Anforderungen:
(a) Fass im Text über den Hohen Atlas den Absatz, der mit „Es führen nur wenige“ anfängt, als kurze Liste zusammen. Die wichtigsten Fakten sollen erhalten bleiben.
(b) Gib aus dem Text über den Hohen Atlas den Abschnitt Wort für Wort aus, der mit den Worten „Über den Hohen Atlas vom“ einsetzt und mit „seine Arbeit machen.“ schließt.

Vorgegebener Text:
==========
Von Mario Vedder

Tabant, Marokko. Der Hohe Atlas. Gleich mehrere Viertausender hat dieses gewaltige Gebirge in Marokko zu bieten und ist damit die höchste Gebirgskette Nordafrikas. Eine karge, raue Landschaft mit gewaltigen Panoramen, einsamen Gipfeln, steinigen Pfaden. Das hier ist das Land der Berber, der Bergnomaden.

Von Tabant im Glücklichen Tal geht es über den Hohen Atlas. Foto: Mario Vedder
Von Tabant im Glücklichen Tal geht es über den Hohen Atlas. Foto: Mario Vedder

Hoher Atlas – Marokkos gewaltigstes Gebirge

Es führen nur wenige Passtraßen über den Hohen Atlas, die höchste Passtraße ist der Tizi ‚n‘ Ticha, die wohl bekannteste der Tizi ‚n‘ Test Pass. Ich wähle eine andere, einsamere Route, die vom Glücklichen Tal ins Rosental, eine wunderschöne Piste, Schotter, gut zu fahren mit einer Royal Enfield Himalayan.

Über den Hohen Atlas vom Glücklichen Tal ins Rosental. Video und Schnitt: Mario Vedder

Die Royal Enfield Himalayan muss über 2000 Meter hoch

Eigentlich bin ich viel zu müde, um diesen Anstieg hier zu fahren. Über 2000 Meter muss ich hoch, ein steiniger Anstieg liegt vor mir, mein Schädel brummt, der Körper schwächelt, gibt der Royal Enfield Himalayan sehr viel Raum zum eigenständigen Fahren. Aber hey, ja, das geht ja immer mit ihr, sie zieht gutmütig den Berg hoch, ins Gebirge rein, die Himalayan ist hier quasi zuhause und ich lasse mich fahren, treiben, den Einzylinder seine Arbeit machen. 

Das Glückliche Tal, Blick von Ait Bou Oulli. Foto: Mario Vedder
Das Glückliche Tal, Blick von Ait Bou Oulli. Foto: Mario Vedder

Vom Glücklichen Tal ins Rosental

Und ich bin glücklich. Glücklich im Glücklichen Tal, auf dem Weg ins Rosental, durch den Hohen Atlas. Oder besser: über den Hohen Atlas. Beide Täler sind so schön, so grün, so friedlich, so nah beieinander und doch schroff von einander getrennt vom höchsten Gebirge Nordafrikas, dem gewaltigen Bergmassiv, das sich in Marokko zwischen Atlantik und Sahara gepflanzt hat.
==========
Die Datensätze:
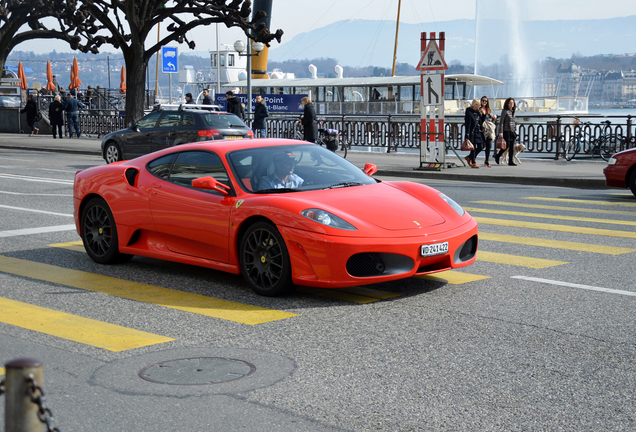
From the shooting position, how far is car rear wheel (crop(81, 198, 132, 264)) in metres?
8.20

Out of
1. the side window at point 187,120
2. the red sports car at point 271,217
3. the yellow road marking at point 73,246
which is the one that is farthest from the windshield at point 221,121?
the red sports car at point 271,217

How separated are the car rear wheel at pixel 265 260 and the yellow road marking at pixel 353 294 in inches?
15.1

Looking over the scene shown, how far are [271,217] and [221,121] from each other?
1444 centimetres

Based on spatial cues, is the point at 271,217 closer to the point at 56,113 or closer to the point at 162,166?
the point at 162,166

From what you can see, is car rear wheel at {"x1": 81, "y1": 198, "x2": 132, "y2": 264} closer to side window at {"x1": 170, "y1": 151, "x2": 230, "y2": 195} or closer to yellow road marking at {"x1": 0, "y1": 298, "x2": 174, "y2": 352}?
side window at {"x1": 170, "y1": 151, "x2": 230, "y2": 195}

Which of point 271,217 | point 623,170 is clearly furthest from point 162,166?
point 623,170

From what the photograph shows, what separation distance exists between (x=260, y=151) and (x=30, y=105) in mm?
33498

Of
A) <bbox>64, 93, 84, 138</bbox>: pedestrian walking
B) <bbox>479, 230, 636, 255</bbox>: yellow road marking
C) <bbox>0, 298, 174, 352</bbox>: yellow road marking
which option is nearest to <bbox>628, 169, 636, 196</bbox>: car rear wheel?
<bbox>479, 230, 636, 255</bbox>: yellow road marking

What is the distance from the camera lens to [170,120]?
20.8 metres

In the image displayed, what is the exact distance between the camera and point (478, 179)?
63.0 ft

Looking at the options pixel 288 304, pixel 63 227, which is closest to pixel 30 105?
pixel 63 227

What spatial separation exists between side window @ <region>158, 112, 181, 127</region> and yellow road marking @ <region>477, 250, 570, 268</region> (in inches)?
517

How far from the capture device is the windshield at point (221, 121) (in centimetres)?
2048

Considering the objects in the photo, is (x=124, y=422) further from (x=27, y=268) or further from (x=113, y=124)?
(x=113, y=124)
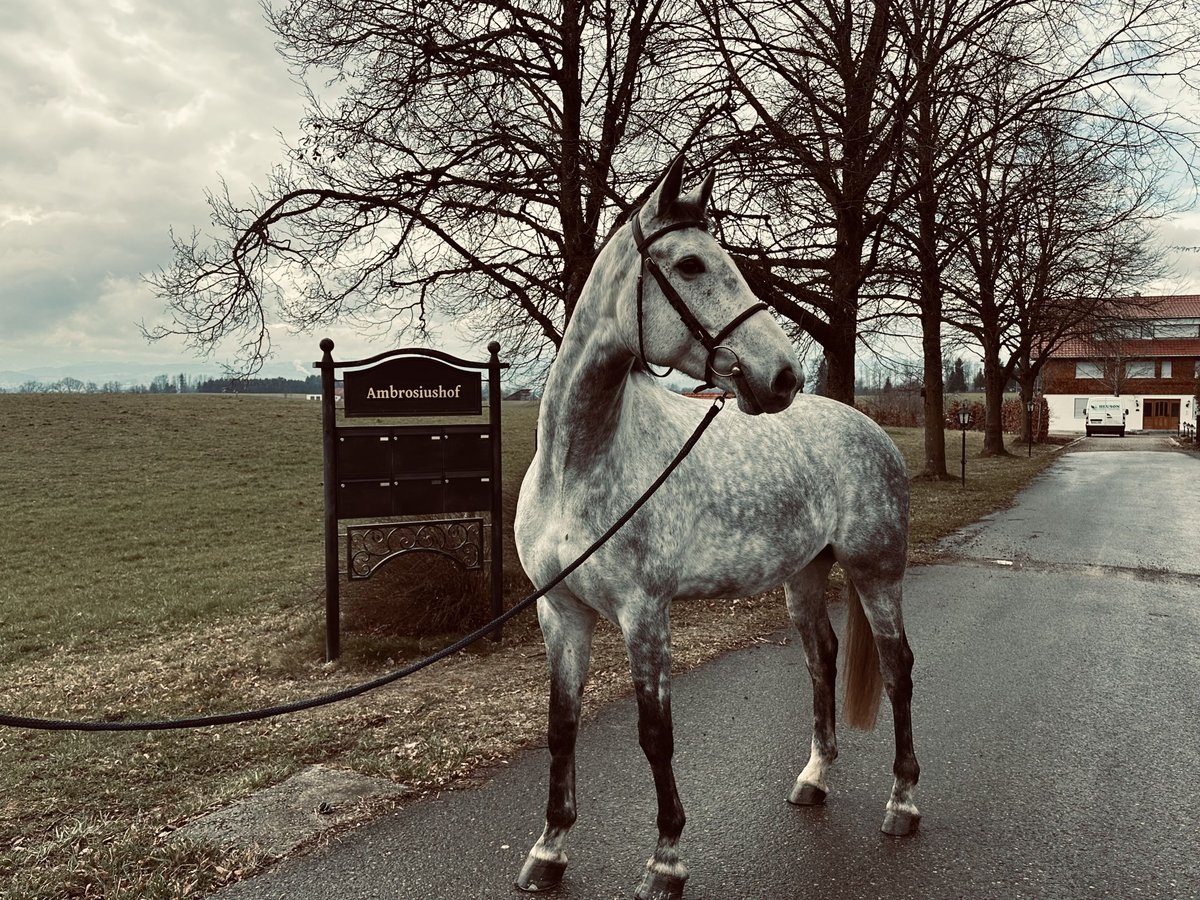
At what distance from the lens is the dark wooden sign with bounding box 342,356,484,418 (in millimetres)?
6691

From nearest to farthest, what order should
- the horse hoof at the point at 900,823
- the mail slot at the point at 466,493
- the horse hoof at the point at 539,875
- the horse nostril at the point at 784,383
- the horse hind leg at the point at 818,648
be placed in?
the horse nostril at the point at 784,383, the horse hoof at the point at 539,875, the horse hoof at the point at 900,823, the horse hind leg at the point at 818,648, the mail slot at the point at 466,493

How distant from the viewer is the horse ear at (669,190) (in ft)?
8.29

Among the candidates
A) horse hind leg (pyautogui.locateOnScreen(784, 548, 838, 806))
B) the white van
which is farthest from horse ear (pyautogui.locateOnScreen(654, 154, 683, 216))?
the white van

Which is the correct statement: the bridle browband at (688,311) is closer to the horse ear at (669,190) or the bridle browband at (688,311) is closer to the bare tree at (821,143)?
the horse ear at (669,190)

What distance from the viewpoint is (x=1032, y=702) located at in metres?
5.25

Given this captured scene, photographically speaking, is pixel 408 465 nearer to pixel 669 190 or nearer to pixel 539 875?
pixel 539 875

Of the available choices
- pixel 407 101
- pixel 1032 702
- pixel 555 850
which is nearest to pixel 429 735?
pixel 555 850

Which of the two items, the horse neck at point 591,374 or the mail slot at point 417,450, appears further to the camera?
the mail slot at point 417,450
==========
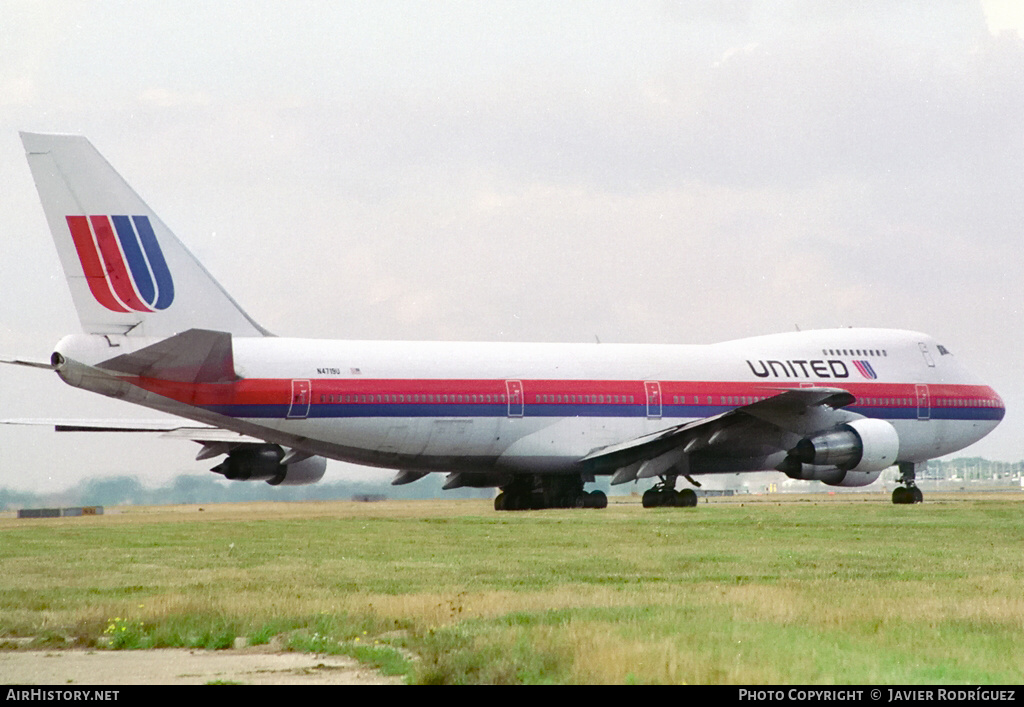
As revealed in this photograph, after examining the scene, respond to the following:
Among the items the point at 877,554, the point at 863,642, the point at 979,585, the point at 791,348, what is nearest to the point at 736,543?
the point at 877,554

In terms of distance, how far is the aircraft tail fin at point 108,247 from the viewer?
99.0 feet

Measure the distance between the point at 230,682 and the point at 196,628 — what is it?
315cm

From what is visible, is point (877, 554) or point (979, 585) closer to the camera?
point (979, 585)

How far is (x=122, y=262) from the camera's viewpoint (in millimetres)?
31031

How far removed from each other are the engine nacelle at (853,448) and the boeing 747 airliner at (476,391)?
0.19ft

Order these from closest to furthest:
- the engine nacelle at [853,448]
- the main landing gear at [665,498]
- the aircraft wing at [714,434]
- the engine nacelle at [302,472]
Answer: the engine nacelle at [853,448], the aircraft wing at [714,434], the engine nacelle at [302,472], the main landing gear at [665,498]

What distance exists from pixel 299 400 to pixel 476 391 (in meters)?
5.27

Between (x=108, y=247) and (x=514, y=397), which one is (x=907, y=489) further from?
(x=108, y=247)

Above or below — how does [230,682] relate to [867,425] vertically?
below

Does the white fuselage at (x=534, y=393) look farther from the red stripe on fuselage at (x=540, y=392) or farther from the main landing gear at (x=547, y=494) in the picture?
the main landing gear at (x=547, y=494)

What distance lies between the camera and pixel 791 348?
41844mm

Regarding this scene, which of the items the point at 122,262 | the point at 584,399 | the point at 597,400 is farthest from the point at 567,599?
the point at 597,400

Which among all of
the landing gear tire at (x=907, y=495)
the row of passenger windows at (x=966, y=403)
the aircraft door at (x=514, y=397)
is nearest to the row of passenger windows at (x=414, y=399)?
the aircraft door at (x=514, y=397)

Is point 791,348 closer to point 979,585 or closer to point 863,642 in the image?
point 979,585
==========
Vollständige Antworten:
(a)
- Über den Hohen Atlas führen nur wenige Passstraßen.
- Die höchste ist der Tizi ‚n‘ Ticha, die wohl bekannteste der Tizi ‚n‘ Test.
- Gewählt wird eine andere, einsamere Route vom Glücklichen Tal ins Rosental.
- Diese Route ist eine sehr schöne Schotterpiste und lässt sich mit einer Royal Enfield Himalayan gut fahren.

(b)
Über den Hohen Atlas vom Glücklichen Tal ins Rosental. Video und Schnitt: Mario Vedder

Die Royal Enfield Himalayan muss über 2000 Meter hoch

Eigentlich bin ich viel zu müde, um diesen Anstieg hier zu fahren. Über 2000 Meter muss ich hoch, ein steiniger Anstieg liegt vor mir, mein Schädel brummt, der Körper schwächelt, gibt der Royal Enfield Himalayan sehr viel Raum zum eigenständigen Fahren. Aber hey, ja, das geht ja immer mit ihr, sie zieht gutmütig den Berg hoch, ins Gebirge rein, die Himalayan ist hier quasi zuhause und ich lasse mich fahren, treiben, den Einzylinder seine Arbeit machen.